▸ GOAL: Please rewrite the items from the line containing "How large a" through the end of the records, replacing "air conditioner condenser unit" with "AC condenser unit" and leaving everything else unchanged.

▸ LISTED RECORDS:
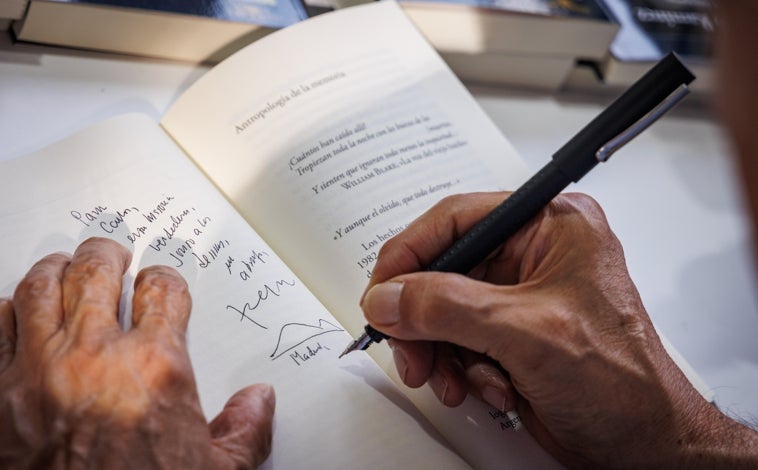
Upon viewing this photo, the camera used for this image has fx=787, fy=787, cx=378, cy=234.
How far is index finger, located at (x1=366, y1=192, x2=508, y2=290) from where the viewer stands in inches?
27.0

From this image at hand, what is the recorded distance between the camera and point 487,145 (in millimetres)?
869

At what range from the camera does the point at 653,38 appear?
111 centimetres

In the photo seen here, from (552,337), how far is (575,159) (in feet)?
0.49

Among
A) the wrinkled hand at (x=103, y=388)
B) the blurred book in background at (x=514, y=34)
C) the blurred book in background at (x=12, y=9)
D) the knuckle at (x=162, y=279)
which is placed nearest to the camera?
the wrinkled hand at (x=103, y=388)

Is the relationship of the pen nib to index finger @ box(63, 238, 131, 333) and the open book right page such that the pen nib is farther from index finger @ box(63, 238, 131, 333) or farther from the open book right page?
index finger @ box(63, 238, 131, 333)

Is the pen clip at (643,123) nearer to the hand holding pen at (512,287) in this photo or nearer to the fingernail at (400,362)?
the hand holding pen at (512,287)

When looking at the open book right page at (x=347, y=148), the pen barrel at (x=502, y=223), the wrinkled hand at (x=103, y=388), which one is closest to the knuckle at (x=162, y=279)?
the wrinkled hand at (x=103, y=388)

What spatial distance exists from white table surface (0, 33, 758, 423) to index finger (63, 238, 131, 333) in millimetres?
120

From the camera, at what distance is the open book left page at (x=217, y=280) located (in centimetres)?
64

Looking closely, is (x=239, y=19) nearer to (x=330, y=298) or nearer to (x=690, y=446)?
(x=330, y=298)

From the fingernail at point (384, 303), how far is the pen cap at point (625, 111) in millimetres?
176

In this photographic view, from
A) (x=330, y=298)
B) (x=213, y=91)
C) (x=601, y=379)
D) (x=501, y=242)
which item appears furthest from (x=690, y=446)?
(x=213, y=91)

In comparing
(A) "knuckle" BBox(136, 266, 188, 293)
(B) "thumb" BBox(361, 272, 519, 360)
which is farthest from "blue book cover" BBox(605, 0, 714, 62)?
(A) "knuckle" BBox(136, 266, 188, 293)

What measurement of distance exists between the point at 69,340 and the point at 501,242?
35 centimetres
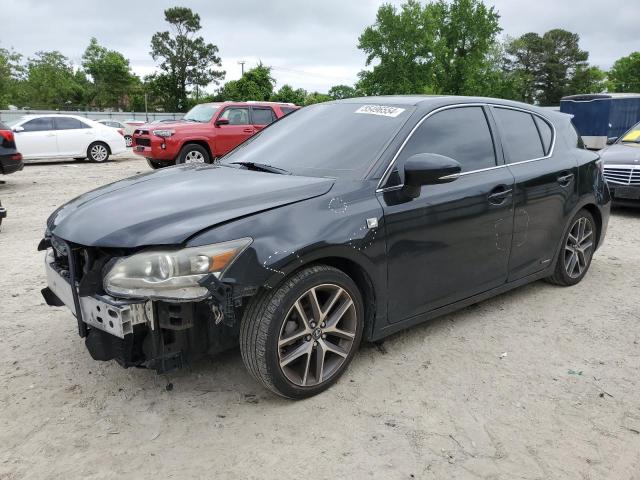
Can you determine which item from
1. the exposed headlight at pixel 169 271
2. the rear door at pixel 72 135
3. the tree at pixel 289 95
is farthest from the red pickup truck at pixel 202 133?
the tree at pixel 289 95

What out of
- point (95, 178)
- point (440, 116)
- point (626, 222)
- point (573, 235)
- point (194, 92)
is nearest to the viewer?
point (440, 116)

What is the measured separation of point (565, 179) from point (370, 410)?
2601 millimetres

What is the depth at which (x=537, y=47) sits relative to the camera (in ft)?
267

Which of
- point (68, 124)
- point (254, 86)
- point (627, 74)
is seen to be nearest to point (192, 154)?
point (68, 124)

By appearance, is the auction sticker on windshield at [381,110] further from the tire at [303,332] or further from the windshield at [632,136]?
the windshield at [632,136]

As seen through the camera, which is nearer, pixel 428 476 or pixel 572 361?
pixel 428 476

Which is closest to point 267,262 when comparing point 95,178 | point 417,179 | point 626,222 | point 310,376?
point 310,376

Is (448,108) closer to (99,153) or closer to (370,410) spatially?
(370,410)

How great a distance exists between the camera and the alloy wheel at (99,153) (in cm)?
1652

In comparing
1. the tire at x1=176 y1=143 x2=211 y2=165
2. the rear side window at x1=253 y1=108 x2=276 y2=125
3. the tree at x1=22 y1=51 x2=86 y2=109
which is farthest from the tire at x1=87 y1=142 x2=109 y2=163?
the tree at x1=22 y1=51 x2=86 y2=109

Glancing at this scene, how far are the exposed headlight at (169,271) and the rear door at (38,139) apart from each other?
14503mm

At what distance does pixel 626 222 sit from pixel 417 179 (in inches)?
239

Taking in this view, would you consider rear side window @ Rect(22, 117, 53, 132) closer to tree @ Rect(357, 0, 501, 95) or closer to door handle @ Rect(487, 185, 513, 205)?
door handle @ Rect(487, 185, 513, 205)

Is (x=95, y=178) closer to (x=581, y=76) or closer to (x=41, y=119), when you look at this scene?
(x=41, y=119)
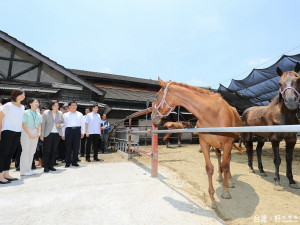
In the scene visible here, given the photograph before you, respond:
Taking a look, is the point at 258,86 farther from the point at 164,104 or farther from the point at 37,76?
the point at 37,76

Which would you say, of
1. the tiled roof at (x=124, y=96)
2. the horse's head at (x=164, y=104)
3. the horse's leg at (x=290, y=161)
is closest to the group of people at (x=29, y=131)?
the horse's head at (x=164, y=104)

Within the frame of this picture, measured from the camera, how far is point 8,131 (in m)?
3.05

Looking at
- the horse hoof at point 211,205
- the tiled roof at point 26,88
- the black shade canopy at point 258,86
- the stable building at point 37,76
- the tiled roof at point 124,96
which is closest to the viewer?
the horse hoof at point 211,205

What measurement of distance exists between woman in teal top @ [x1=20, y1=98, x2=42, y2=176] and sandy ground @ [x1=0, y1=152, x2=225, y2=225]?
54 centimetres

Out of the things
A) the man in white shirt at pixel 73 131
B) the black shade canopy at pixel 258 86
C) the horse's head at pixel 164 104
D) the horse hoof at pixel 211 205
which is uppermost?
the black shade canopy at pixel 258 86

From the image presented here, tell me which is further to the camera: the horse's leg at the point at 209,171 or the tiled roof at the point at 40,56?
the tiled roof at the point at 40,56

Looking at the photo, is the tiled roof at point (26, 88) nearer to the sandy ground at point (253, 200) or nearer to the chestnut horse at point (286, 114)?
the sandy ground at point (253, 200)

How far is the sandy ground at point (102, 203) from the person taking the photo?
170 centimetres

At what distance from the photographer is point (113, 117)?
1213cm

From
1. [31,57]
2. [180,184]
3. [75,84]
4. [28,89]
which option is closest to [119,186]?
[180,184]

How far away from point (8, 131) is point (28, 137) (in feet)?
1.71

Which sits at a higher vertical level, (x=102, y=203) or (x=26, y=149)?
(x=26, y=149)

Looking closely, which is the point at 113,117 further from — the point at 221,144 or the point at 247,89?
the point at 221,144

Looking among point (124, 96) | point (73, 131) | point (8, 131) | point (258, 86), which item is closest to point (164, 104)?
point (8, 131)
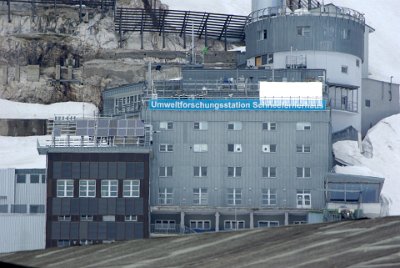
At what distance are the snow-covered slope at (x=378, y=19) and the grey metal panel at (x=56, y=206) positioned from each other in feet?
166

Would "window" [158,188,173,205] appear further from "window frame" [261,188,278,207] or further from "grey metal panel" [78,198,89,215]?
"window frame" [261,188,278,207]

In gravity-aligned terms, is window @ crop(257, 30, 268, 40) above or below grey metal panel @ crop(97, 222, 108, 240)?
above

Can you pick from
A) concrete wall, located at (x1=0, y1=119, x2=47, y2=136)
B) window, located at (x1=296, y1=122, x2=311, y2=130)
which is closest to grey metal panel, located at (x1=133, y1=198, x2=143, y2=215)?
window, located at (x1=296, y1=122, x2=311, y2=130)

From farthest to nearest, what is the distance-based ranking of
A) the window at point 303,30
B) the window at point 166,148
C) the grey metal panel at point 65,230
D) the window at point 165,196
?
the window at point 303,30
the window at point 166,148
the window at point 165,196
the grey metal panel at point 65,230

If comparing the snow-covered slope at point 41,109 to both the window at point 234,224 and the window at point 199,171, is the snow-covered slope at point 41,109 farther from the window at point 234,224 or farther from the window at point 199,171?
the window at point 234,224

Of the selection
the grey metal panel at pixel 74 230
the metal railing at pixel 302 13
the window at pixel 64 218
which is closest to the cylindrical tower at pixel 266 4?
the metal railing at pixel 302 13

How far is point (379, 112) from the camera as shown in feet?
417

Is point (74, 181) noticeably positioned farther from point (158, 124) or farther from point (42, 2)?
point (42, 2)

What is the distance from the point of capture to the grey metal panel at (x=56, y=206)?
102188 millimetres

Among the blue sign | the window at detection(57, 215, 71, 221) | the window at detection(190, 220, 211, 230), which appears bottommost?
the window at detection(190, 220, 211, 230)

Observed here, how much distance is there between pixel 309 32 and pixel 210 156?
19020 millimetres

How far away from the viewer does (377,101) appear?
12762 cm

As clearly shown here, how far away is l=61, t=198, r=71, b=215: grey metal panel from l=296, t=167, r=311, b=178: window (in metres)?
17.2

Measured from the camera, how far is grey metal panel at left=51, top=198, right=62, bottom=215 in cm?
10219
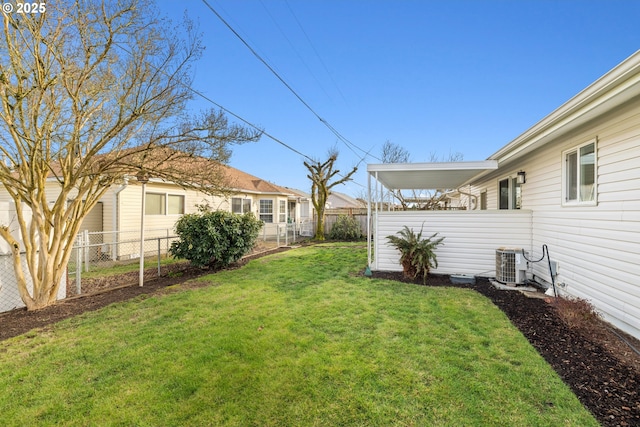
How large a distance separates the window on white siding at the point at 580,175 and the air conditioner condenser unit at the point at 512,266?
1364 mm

▸ THE OUTPUT:
How large a distance separates the window on white siding at the point at 580,175 and the AC condenser unit at the point at 512,266?
1364 mm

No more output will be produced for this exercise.